Biological paternity is socially valued only as a means for making a man pay child support when a child-support payer cannot otherwise be established. That peculiar paternity information economy seems to reflect fundamental sex differences in communications.
* * * * *
- when biological paternity doesn’t matter for imposing financial child support
- persons in jail or prison for child-support arrears
- paternity uncertainty and false paternity beliefs
 “Government-determined parental payments” more clearly describes the relevant payments than does “child support payments.” The level of the payments depends primarily on the adults’ incomes, not on the child’s needs. The payments are made to the parent (usually the mother), not the child. The recipient of the payment has no legal obligation to spend the payment on the child. No accounting for the spending of the payment is required under law.
The most important form of child support is undoubtedly freely given love for a child and personal attention to the child. Such child support differs greatly from government-determined parental payments. Sanctions for not paying government-determined parental payments include imprisonment, garnishing wages, revoking a driver’s license, revoking a business licenses, and refusing to issue a passport. Imprisoning a parent for not paying government-determined parental payments makes it much more difficult for that parent to provide child support in the form of love and person attention to the child.
 Dubay v. Wells, et. al., No. 06-2107, U.S. Court of Appeals, 6′th District, decided Nov. 6, 2007. This was an appeal of Dubay v. Wells, Case Number 06-11016-BC, U.S. District Court, East District of Michigan, Northern Division, decided July 17, 2006. The latter decision declared Dubay’s claim “frivolous, unreasonable, and without foundation.” The decision also declared, “If chivalry is not dead, its viability is gravely imperiled by the plaintiff in this case.” Further underscoring its frivolous judgment, the Court required Dubay to pay the state’s attorney fees. Because the case apparently was serious enough to attract participation from the Attorney General of Michigan, the state’s attorney fees were probably considerable.
 In California in March, 2000, 71% of child support obligors with arrears had at least one child support order established by default judgment.

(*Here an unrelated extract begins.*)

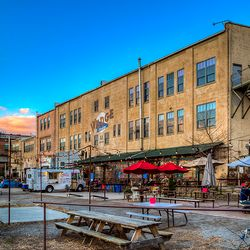photo of backside of Wedge Studios in Asheville's River Arts District, where Wedge Brewery customers sit at picnic tables outside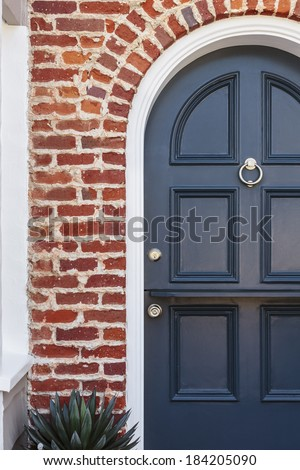 Detail of blue door to classic brownstone home. Detail of a lacquered blue front door to a classic brownstone family home. Door is featured under brick arch, with door knocker, and a plant.  - stock photo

Among child support orders issued in California in 1999, 68% were entered by default judgment. See Elaine Sorensen, Heather Koball, Kate Pomper, and Chava Zibman, “Examining Child Support Arrears in California: The Collectibility Study,” March 2003. Urban Institute, Prepared for the California Dept. of Child Support Services, p. Report 5-10. Less detailed data show considerable variations in “default order rates,” including rates above 50% in the states of Washington and Arizona. See Paul Legler, “Low-Income Fathers and Child Support: Starting Off on the Right Track,” Final Report, Jan. 30, 2003, Policy Studies Inc., p. 15.